My colleague’s, “Let’s check it out” set our course, and we followed our ears to the source of the wild noise. Walking into the classroom from which the cacophony came, we stopped in wide-eyed astonishment. A sight we had never before witnessed (and hopefully never see again) met our eyes—the children were actually dancing on the tables!
My colleague came to her senses first. “What is going on here?” she queried in her serious teacher voice. Smiling cherubs turned to face us, and the wild gyrations stilled. Then, with a few words of redirection, students scampered off the tables and began to sit in their designated seats. One of us called the office for help —apparently the teacher of the class was late (again)—and it was painfully obvious that the unsupervised students desperately needed the presence of an adult. Since my friend and I could not stay, we had our own classrooms to attend to, we needed help.
The story of the dancing-on-the-table students became an oft-recited anecdote in that school that caused teachers to shudder in horror. It represented some of the worst behavior teachers abhor, renegade behavior apparently springing from the fact that the teacher’s heart was not in her work. She consistently came late, consistently left early, and consistently failed to put in the preparation necessary for a well-run classroom. Sad to say, she epitomized the negative aspect of an axiom a friend and I came up with in our high school years: the degree of success is directly proportional to the degree of investment.
I’ve seen the truth of this played out over and over throughout the years. I’m sure you have, too. The music virtuoso doesn’t just “happen”—the excellence in performance is the result of hour upon hour of constant practice. A chef does not achieve cordon bleu status from one day to the next— it takes years of learning and practice cooking to achieve such a recognition . The expert fisherman does not become one by happenstance—it takes him hours and hours of study, preparation, and practice to become an accomplished angler. A wonderful sermon doesn’t just “happen”—it’s the result of hours upon hours of prayer, Bible study, and seeking God. A Christian with an aura of the presence of Christ is not by chance—it’s the result of days, weeks, months, and years of spending time with God in His Word as well as in their prayer closet.
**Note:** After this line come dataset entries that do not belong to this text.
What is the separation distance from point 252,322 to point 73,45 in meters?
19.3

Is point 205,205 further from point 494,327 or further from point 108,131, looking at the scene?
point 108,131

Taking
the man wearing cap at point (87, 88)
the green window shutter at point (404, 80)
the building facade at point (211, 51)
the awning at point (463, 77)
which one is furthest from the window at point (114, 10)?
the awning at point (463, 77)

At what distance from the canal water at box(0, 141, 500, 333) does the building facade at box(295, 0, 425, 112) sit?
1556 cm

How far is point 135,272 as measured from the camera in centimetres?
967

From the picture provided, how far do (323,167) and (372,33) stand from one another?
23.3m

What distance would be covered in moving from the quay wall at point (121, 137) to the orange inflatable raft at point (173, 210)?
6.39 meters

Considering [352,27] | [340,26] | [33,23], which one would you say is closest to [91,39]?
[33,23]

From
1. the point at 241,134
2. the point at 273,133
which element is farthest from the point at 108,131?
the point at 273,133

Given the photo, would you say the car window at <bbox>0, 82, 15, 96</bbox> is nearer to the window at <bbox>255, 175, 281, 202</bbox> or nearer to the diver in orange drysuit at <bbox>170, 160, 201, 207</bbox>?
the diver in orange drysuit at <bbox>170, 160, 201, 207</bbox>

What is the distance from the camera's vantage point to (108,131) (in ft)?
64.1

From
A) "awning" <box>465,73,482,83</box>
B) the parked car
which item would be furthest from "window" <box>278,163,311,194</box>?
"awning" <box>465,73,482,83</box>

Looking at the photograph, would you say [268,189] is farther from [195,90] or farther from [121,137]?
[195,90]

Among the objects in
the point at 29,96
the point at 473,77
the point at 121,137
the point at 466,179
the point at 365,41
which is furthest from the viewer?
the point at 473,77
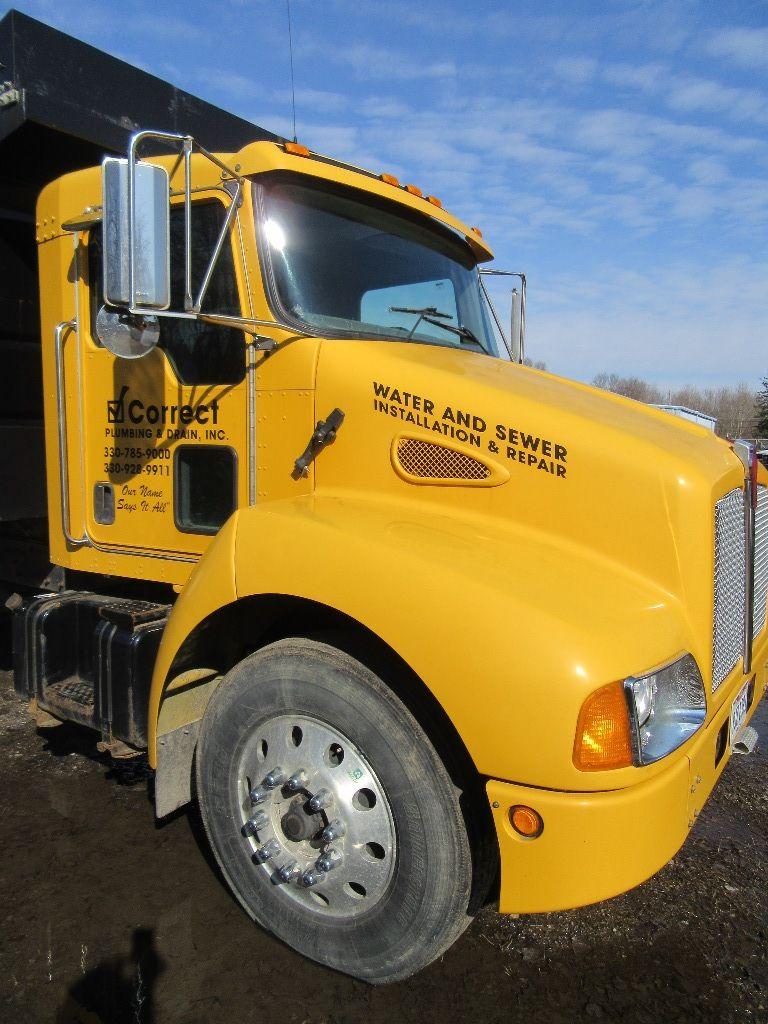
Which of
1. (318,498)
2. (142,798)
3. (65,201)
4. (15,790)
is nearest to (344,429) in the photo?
(318,498)

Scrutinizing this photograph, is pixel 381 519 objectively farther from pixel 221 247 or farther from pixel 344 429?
pixel 221 247

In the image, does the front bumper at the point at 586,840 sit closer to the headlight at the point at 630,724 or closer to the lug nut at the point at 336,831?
the headlight at the point at 630,724

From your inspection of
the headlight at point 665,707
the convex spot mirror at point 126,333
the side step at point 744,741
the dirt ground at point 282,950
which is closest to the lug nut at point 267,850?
the dirt ground at point 282,950

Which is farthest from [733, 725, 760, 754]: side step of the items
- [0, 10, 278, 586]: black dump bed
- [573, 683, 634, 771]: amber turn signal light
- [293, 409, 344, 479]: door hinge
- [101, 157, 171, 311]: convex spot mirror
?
[0, 10, 278, 586]: black dump bed

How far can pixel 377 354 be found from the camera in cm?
273

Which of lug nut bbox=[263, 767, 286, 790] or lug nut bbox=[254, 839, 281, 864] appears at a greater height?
lug nut bbox=[263, 767, 286, 790]

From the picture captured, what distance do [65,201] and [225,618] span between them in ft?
7.04

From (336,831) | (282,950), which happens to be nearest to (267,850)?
(336,831)

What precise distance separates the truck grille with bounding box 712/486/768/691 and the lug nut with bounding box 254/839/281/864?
60.5 inches

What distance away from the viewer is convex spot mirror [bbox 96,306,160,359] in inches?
108

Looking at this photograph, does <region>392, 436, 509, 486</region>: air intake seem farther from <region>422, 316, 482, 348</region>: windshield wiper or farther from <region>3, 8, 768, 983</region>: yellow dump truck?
<region>422, 316, 482, 348</region>: windshield wiper

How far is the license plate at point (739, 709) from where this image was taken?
8.56 ft

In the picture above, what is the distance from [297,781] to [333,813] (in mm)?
158

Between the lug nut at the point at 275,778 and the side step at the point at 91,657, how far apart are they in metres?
0.85
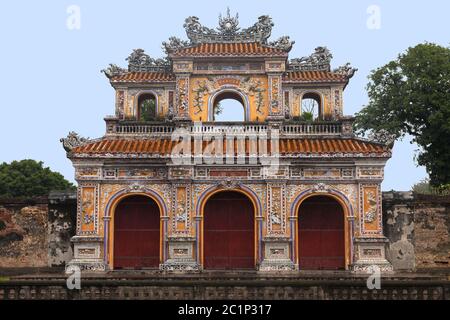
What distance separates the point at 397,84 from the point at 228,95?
47.9 feet

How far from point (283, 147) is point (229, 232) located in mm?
3917

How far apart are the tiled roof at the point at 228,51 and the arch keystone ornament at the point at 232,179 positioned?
0.05 m

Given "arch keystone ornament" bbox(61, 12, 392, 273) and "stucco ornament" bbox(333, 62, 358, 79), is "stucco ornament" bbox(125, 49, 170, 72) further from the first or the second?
"stucco ornament" bbox(333, 62, 358, 79)

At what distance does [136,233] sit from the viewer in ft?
76.3

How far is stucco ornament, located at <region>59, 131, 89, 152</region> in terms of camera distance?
22.8 metres

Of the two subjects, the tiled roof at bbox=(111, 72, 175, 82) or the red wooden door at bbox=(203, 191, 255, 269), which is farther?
the tiled roof at bbox=(111, 72, 175, 82)

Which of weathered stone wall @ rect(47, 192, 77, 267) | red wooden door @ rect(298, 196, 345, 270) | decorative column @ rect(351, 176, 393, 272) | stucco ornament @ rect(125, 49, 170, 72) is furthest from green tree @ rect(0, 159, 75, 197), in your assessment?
decorative column @ rect(351, 176, 393, 272)

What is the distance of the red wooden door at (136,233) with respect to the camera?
23031mm

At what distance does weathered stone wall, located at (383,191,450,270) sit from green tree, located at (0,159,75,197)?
82.7 feet

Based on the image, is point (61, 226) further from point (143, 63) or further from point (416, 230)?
point (416, 230)

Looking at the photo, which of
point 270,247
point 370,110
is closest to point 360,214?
point 270,247

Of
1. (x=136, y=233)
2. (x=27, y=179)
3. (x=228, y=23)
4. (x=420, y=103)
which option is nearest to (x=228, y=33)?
(x=228, y=23)

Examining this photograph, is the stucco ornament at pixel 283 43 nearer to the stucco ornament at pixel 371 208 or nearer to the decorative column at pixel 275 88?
the decorative column at pixel 275 88

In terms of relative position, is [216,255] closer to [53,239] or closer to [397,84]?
[53,239]
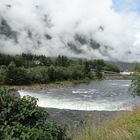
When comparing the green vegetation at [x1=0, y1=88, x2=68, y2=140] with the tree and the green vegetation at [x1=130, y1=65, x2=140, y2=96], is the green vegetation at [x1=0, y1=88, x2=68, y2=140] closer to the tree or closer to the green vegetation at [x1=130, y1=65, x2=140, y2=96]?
the green vegetation at [x1=130, y1=65, x2=140, y2=96]

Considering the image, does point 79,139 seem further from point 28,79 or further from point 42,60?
point 42,60

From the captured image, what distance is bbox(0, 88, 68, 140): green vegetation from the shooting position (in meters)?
6.18

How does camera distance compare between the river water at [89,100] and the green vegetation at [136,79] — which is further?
the river water at [89,100]

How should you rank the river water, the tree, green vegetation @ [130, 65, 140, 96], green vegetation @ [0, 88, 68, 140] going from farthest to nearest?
the tree, the river water, green vegetation @ [130, 65, 140, 96], green vegetation @ [0, 88, 68, 140]

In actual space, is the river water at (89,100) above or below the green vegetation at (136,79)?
below

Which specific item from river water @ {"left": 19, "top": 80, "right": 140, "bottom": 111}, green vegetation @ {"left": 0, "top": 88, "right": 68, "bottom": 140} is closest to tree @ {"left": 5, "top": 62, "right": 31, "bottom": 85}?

While “off the cuff” actions might be necessary at times and can contain elements of greatness, excellence in any area comes only through persistent discipline.
Every day we are faced with decisions. Do we take the easy way—or do we stick in dogged determination to the discipline that will result in excellence? Businessman and entrepreneur Wesam Fawzi put it this way: “The quality of your life is built on the quality of your decisions.” In “The Road Less Traveled” Frost might have intimated that choices at a crossroads are equally traveled—but the number of people that choose a given road should not be our guiding factor. The important question each of us should pose is this: which road is best for me?
Bottom line: small investment, small return. Big investment, big return. Big investment is usually not the easy road, but it is hands down the most rewarding.
Who’d a “thunk” that the mantra Grandma María drilled into us, her little peeps, was a recipe for excellence in life ? “Do everything you do as if you’re doing it for Jesus,” she’d admonish. “Give it your all.” So we did—better that than face the wrath of Khan (embodied in Grandma’s great disappointment in us). The result? A family woven together by greatness—businessmen, entrepreneurs, educators, lawyers, and, best of all, a people whose heart beats after God’s .
Do you hanker after success? Do it God’s way: invest in what you are doing. Invest your heart, your time, your thoughts—and your God-given success will be sure to come forth in direct proportion. Above all, I sincerely hope that in those avenues of success you yearn for is included a closer walk with Jesus.
“And whatsoever ye do, do it heartily, as to the Lord, and not unto men” (Colossians 3:23).
"He did it with all his heart and prospered"(2 Chronicles 31:21).